I presume by “uneducated” you’d include people who use such horrible affectations as “the polloi” (done, presumably, in a hamfisted attempt to avoid saying “the hoi polloi” or even just “hoi polloi”)?

Exactly so. And of course, the definition of “uneducated” is simple: If I use language a certain way, it’s a perfectly acceptable colloquialism. Should you blunder, it’s uneducated usage.

It’s an inside joke with my family to argue over such things as whether or not to leave out the “hoi” so as not to use an article twice. Mocking the usage of others while defending our own beats TV, most days. We take an extra delight in faked expertise, (for example, allowing an inference that we are as comfortable with Greek as we are with English).

I mean, what’s the point of having a language as unruly, ungoverned and inconsistent as English if you can’t make fun of pedantry?

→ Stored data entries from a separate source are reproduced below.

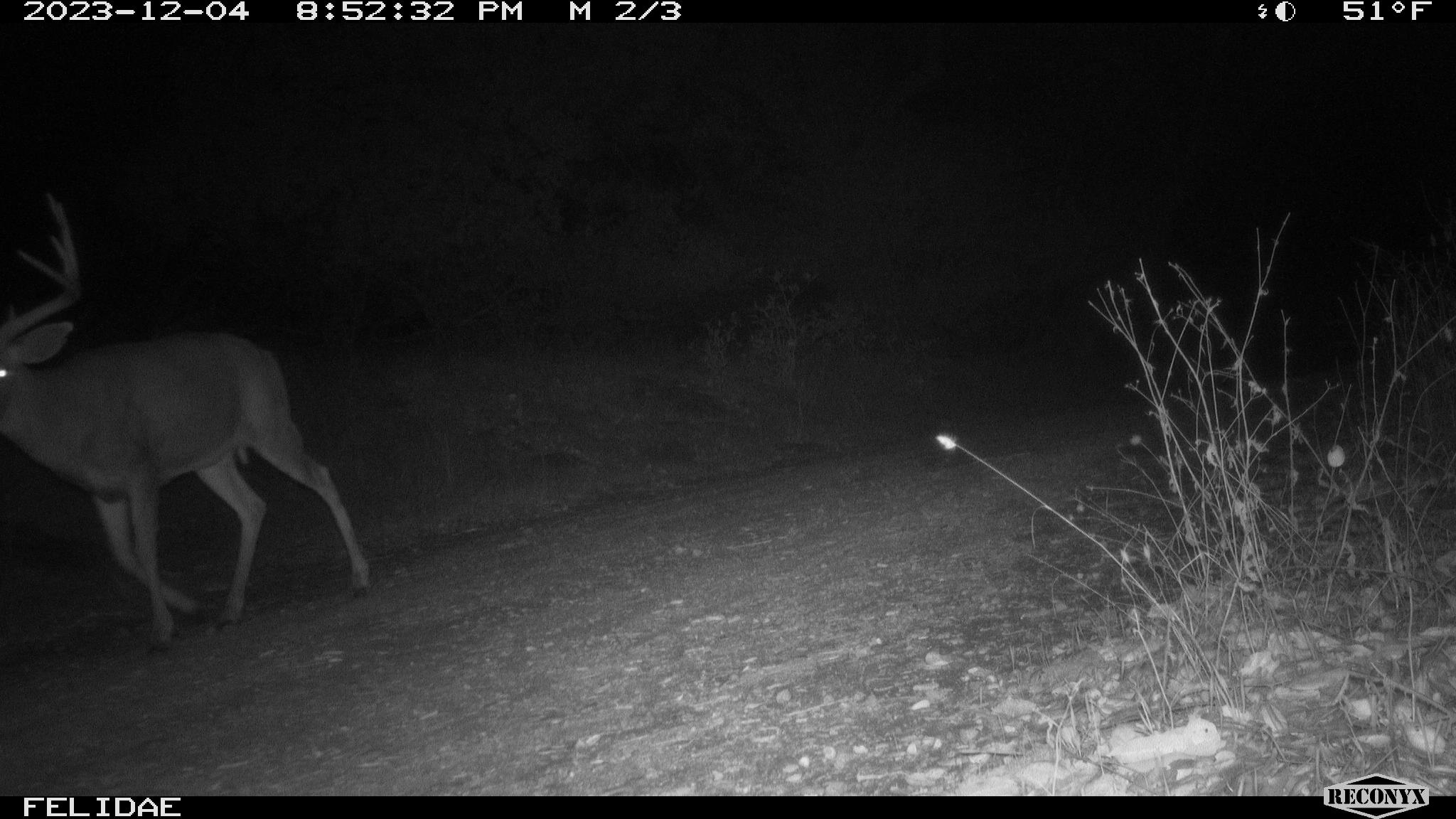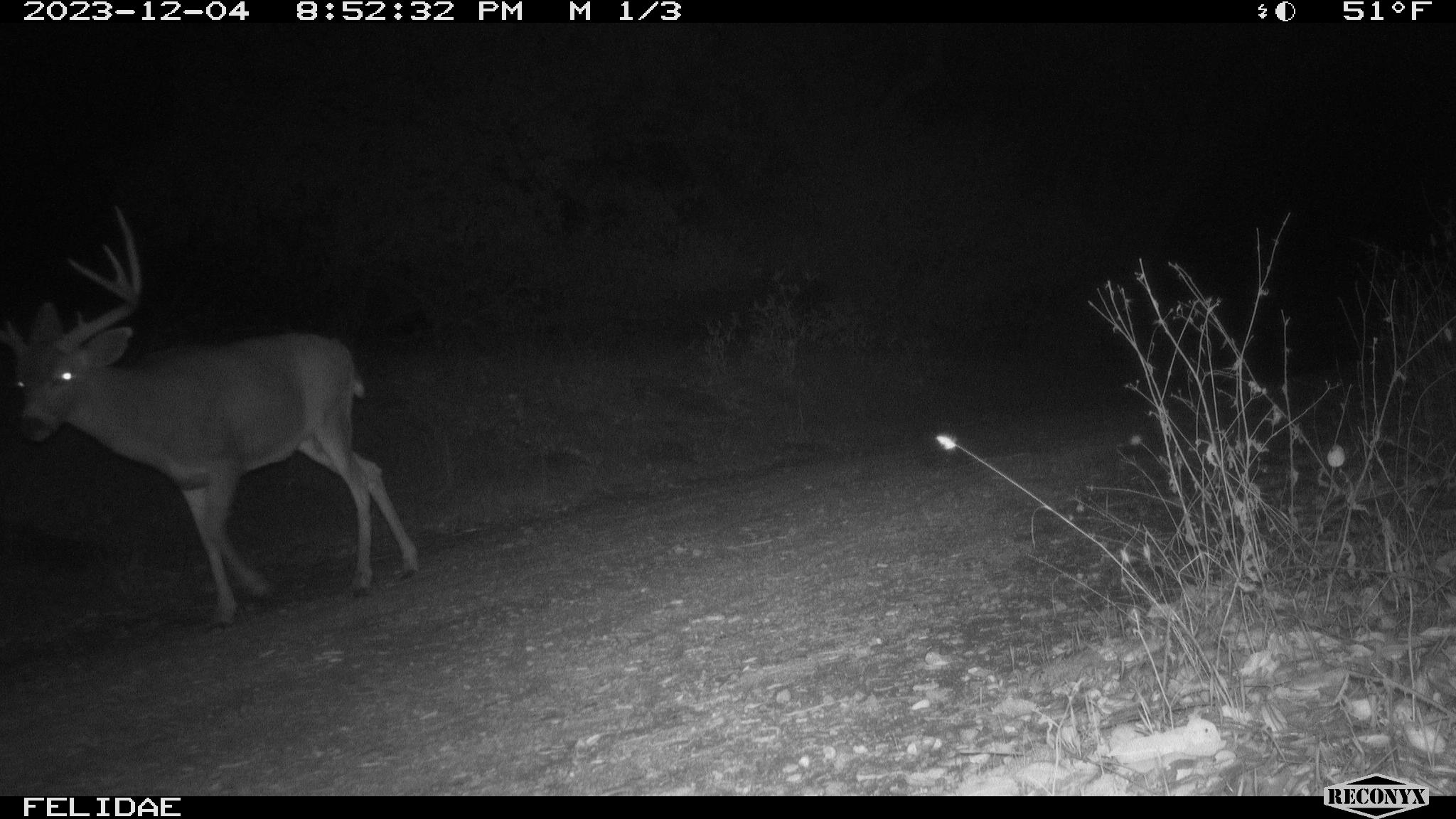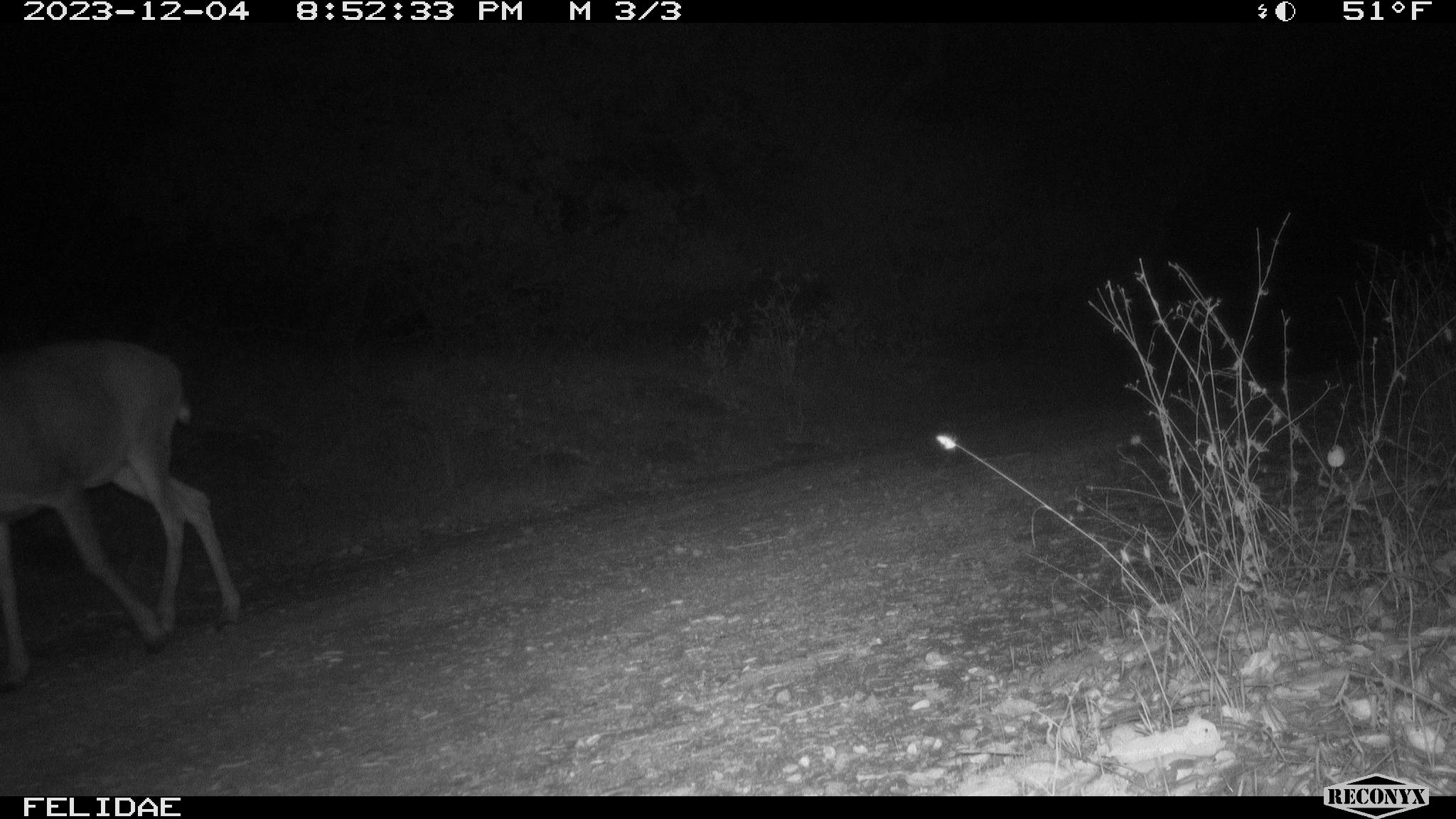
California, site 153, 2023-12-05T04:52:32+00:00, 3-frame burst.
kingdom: Animalia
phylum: Chordata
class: Mammalia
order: Artiodactyla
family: Cervidae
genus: Odocoileus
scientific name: Odocoileus hemionus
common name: mule deer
Mule deer (Odocoileus hemionus).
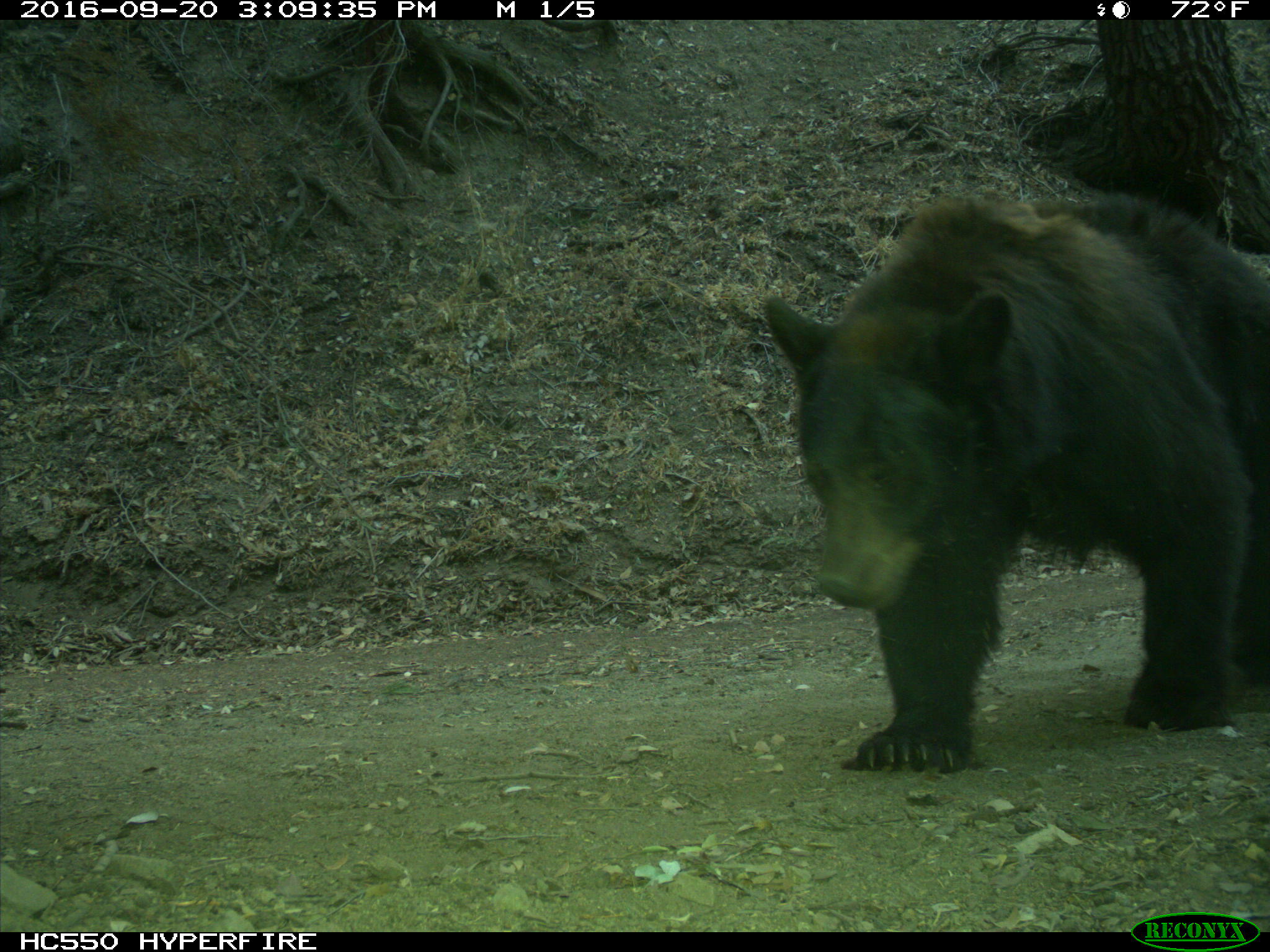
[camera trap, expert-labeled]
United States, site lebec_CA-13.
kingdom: Animalia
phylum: Chordata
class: Mammalia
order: Carnivora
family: Ursidae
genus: Ursus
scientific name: Ursus americanus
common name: american black bear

Horrible affectations are the stuff of great amusement in my clan, and we haul them out as often as possible. I might add that some of the longest and most argumentative columns here on the Dope are fights over the use of language. You will notice from my Doper name I intend not to be excluded from the joy of such petty bickering.

Hm. Does that mean you can lemonate with lemonade?

Uneducate yourself with uneducade!

hee hee, this is fun. What other -ade/-ate words can we play with…

Actually, I though it was an elegant splitting of the difference. English requires an article, but the Greek ‘hoi’ doesn’t sound like an article to English speakers the way that ‘la’ or ‘el’ do.

Apparently not. This Google ngrams suggests that “marinaded” and “marinated” were about equally popular until 1900, then “marinated” raced into the lead.

I’d say “marinaded” is unstable in English in the same way as “carburetted”. There’s a strong pressure on both words to conform to the more common “-ated” ending.

Don’t masturbade, you’ll go blind.

Not verbatim.

Howard Stern: So, Stuttering John, what are you doing for the holiday, cooking out?

Stuttering John: Yeah, yeah. But first I gotta serenade tha meat.

Howard Stern: What? You. You seren…

Stuttering John: Yeah, yeah. I serenade it with tha spices an stuff.

Howard Stern : Oh. Huh. Can I watch?

Stuttering John: Yeah, okay. It takes a while, though.

Oops…you are right of course. Thanks for catching my typo.